M2400 The wording in the item was revised to clarify that the ­reporting period includes the time of the assessment.  “Not Applicable” responses have been modified to add detail, improve clarity, and be consistent with responses in M2250 as well as the guidance in the OASIS-C manual. The line between “NA” and the text boxes was removed to improve clarity
M2430 The “e.g.” abbreviation was eliminated and replaced with “for example” to improve clarity in responses “3” and “5”

 

M2440 Reasons for nursing home admission DELETED

 

In total, unless additional changes are made, OASIS will move from 114 items to OASIS C1 with 110 items

OASIS C1 Revision, Hospice HIS Tool Implementation, effective July 1, 2014

HIS Data Elements

CMS believes the standardized data collection instrument will allow a more uniform patient-level data collection for quality reporting purposes. There are 51 data elements to be utilized on two HIS forms: Admission and Discharge. There are both administrative data elements as well as clinical process data elements. The latter includes:

  • Pain Screening and full Assessment
  • Dyspnea (SOB) Screening and Treatment
  • Medications (Opioids and Bowel Regimen)
  • Patient Preferences
  • Beliefs and Values

7 NQF endorsed quality measures

  • 1634 Pain Screening
  • 1637 Pain Assessment
  • 1639 Dyspnea Screening
  • 1638 Dyspnea Treatment
  • 1637 Patients treated with opioids and given a bowel regimen
  • 1641 Treatment Preferences
  • 1647 Beliefs/Values Addressed

OASIS C Revisions, effective 2010

OASIS-C refinements were focused on clinical assessment using standardized tools with subsequent processes chosen for intervention and care for the patient.

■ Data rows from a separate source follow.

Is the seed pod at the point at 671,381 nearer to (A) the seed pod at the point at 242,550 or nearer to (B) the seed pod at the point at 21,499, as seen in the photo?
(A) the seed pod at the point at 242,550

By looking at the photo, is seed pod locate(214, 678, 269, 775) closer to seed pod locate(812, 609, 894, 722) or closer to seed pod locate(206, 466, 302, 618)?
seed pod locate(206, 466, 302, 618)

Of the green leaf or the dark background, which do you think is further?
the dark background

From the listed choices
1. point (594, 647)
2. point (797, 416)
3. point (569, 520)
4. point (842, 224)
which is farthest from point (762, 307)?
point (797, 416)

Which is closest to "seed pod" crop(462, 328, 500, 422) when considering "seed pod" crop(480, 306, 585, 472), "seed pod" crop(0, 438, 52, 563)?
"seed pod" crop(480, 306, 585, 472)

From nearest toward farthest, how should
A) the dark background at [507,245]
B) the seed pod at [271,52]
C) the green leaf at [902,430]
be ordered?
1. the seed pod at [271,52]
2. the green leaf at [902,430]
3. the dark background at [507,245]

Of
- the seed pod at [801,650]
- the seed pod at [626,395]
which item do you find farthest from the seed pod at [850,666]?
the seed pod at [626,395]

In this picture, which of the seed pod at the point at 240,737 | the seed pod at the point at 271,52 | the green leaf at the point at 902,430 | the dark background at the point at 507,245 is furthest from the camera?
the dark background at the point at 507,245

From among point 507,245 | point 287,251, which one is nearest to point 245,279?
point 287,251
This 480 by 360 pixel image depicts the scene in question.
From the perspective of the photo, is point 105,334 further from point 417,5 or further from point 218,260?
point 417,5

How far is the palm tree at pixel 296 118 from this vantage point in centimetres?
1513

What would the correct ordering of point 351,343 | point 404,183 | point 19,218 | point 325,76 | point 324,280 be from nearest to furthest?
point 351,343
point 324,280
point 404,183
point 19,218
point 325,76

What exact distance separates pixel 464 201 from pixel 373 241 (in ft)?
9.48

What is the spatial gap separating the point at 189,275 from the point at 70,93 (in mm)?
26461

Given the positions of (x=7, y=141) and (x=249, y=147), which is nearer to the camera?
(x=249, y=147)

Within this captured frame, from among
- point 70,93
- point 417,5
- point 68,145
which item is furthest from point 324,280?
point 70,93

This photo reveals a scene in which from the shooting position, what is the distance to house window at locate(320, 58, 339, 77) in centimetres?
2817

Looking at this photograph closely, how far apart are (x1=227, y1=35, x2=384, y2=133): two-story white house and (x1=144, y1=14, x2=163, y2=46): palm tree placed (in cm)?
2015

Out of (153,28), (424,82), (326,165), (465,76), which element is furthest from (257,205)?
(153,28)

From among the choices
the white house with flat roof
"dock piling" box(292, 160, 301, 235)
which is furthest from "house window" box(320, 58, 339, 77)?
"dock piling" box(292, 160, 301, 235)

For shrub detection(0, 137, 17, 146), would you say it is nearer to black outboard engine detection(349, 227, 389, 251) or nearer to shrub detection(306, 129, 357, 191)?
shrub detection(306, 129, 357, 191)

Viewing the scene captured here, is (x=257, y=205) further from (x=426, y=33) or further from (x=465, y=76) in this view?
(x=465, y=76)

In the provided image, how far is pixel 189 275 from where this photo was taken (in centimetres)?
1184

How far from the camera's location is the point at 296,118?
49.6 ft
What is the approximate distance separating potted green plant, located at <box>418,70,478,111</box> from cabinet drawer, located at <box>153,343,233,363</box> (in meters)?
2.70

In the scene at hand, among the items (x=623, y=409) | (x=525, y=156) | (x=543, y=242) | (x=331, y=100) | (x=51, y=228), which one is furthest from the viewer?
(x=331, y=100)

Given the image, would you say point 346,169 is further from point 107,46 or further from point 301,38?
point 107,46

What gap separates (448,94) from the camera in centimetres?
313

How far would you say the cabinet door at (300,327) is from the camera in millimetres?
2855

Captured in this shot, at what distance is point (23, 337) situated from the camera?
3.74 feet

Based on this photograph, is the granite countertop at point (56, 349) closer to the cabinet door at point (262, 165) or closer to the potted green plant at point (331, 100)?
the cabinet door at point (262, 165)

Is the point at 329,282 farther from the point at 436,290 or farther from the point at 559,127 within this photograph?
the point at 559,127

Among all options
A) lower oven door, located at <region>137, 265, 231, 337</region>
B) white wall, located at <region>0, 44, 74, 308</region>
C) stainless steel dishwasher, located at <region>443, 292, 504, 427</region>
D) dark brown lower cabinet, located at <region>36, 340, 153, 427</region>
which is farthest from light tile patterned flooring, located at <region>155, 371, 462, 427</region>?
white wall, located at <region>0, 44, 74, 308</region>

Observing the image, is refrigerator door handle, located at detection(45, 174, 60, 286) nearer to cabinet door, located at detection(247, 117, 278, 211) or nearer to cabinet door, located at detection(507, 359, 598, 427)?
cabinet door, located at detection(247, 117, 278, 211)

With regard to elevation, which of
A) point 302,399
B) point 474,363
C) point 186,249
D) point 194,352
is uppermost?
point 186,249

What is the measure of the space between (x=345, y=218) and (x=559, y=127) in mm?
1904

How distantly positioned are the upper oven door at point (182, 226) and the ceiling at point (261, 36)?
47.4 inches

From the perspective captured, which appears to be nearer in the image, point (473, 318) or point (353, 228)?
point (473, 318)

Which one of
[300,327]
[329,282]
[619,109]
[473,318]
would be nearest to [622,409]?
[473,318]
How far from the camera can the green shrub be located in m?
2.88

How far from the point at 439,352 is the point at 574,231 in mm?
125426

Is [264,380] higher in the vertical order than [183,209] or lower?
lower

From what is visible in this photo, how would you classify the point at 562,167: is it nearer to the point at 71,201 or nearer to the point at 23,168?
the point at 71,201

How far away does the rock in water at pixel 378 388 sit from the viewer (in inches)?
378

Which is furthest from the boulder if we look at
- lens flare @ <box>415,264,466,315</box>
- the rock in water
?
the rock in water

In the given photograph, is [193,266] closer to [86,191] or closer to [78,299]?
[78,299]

Risk assessment followed by specific process algorithms is a focus. With OASIS-C, CMS to included a way to measure an agency's use of evidenced based best practices. Since research supports the fact that best practices assist to prevent the exacerbation of serious conditions, then it is easy to see the CMS expectation that processes of care implemented according to evidenced based guidelines will ultimately lead to better clinical outcomes.

Diagnosis coding sections changes included M0230, M0240, and M0246 will be identified as M1020, M1022, and M1024. CMS is seeking an accurate portrait of the patient and their conditions. CMS eliminated the severity level identification and instead moved to listing other diagnoses "in the order to best reflect the seriousness of the patient's condition and justify the disciplines and services provided". The diagnoses should be sequenced by "the degree they impact the patient's health and need for home health care, rather than the degree of symptom control". Documentation is key.  Expert clinician/coders reviewing the record for proper coding will be vital. A point to note: Be very aware of coding hypertension, GERD documentation, Low vision documentation omissions, diabetes documentation and the correct coding choice, there are over 10, and personal histories of falls.

OASIS B Revisions, effective 2008

OASIS B refinements were focused on finance.